Sebagai perempuan, aku boleh dan amat sangat dianjurkan untuk terus berdaya. Mau jadi ibu pekerja, pebisnis, pembelajar, content creator, apapun itu, menjadi istri dan ibu bukanlah penghalang untuk mengejar mimpi. Malah dengan terus berdaya, kita akan semakin terampil sebagai ibu. Beda sekali rasanya ketika murni menjadi ibu versus ketika mengerjakan proyek menulis. Aku langsung pandai mengatur waktu, menjadi pemikir cepat, koki yang cekatan, fokus ketika bermain dengan anak, dan memiliki tidur yang berkualitas. Mengapa? Karena jika aku ingin memiliki waktu me time yang banyak untuk pekerjaanku, urusan domestik haruslah diselesaikan dengan tepat dan cepat. Jika tidak ada stimulus berupa pekerjaan di luar kewajibanku sebagai ibu, biasanya aku cenderung take it for granted dan berjalan di tempat saja.
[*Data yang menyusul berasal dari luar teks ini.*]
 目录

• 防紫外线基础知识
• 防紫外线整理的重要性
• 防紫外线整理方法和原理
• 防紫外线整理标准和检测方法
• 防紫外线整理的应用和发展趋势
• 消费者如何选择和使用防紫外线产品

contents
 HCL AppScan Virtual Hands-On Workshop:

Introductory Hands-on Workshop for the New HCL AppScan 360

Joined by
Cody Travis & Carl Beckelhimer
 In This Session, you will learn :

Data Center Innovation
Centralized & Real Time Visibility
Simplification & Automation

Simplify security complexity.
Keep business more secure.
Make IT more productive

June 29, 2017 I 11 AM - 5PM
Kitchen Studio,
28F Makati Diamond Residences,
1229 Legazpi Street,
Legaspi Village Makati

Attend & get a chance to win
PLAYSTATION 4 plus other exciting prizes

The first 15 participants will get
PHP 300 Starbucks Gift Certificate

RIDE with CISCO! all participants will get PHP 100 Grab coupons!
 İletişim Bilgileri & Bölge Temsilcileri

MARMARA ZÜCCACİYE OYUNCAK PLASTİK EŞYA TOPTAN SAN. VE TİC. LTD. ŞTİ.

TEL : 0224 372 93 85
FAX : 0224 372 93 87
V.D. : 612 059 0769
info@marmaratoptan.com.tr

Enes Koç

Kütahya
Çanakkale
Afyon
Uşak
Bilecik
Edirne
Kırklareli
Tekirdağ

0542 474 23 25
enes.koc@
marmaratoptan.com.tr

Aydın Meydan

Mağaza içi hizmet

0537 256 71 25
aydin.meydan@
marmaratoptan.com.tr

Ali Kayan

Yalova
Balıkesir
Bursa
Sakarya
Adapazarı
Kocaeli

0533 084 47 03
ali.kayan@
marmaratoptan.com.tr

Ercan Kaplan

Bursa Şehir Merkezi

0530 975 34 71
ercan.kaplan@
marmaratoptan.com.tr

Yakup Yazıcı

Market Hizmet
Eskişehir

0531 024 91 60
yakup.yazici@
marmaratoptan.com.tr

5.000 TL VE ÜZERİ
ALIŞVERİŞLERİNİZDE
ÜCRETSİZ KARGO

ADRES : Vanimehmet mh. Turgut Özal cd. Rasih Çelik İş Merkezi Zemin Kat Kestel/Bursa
Berdaya dan Peduli Bukan Berarti Harus Melulu Ideal
Memang benar, tidak semua hal yang kutuliskan di atas selalu bisa kita lakukan dengan ideal. Lagi dan lagi, kita akan menjumpai masa di mana kita abai pada diri sendiri. Sebab bukanlah hidup memang begitu? Justru hidup akan menarik kalau tidak melulu ideal. Seorang ibu pun pasti akan menjumpai gap time di manapun tahapan kehidupannya, misal ketika harus fokus membesarkan anak-anak yg masih kecil atau ketika menjumpai masalah rumah tangga yg membuat mental jatuh. Namun kabar baiknya, masa untuk bangkit itu akan selalu ada di depan sana.
Bukankah sesusah kesulitan itu ada kemudahan?
Marilah kita pegang itu.
Duhai perempuan, jangan terlalu lama abai pada dirimu sendiri. Cita-citamu, jangan pula dikubur terlalu dalam. Mari kita gali kembali, bangkitkan lagi impian kita yg sempat tertunda. Tentang bagaimana kita melihat diri kita di masa depan. Itu juga adalah hak kita sebagai manusia, sebagai perempuan.
Aku pikir, values ini adalah kado terindah dalam perjalanan usiaku yg kian melewati angka tiga. Jadi moderat dalam peranku yang utuh sebagai perempuan.